## EXIGENCES DU PROBLÈME
Résumez le discours de Maître Osenat à l'Opéra Garnier en deux phrases.

## BLOC DE TEXTE
------------------------------
Discours de Maître Osenat à l'Opéra Garnier

" Madame le ministre, Messieurs les élus, Messieurs les présidents, les conservateurs, les directeurs, et tous ceux que je ne peux citer,
Je remercie tous ceux qui ont contribué à l’organisation de cette vente.


Jamais je n’aurai imaginé il y a quarante ans…


Autour de vous ce sont des musiciens, chanteurs, chanteuses, cantatrices, danseurs, poètes, chorégraphes, chefs d’orchestre, qui vous regardent sous le magnifique plafond de Cairlin entouré de tapisserie d’Aubusson.
On ne pouvait rêver meilleur décor pour ce vernissage.
 
C'est la plus grande collection en mains privées jamais réalisée sur Napoléon III, qui nous réunit en ce lieu prestigieux qu'est l'Opéra Garnier .
Je ne dirais pas que c'est un plaisir car l'expression manquerait trop de force ;
je ne dirais pas non plus que c'est un honneur, ce mot relevant davantage du discours convenu que de celui du cœur et de la sincérité .
Pour cette raison, je vous ferais simplement part de ma sincère émotion.
------------------------------
## DONNÉES FOURNIES
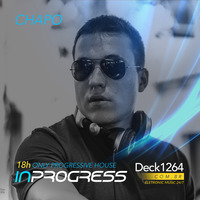 Chapo - In Progress  June 2016 - Deck1264Radio by InProgress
------------------------------
## SOLUTION
À l'Opéra Garnier, Maître Osenat remercie tous ceux qui ont contribué à l'organisation de la vente et évoque la collection qui réunit l'assistance, la plus grande collection en mains privées jamais réalisée sur Napoléon III. Refusant de parler de plaisir ou d'honneur, il fait simplement part de sa sincère émotion.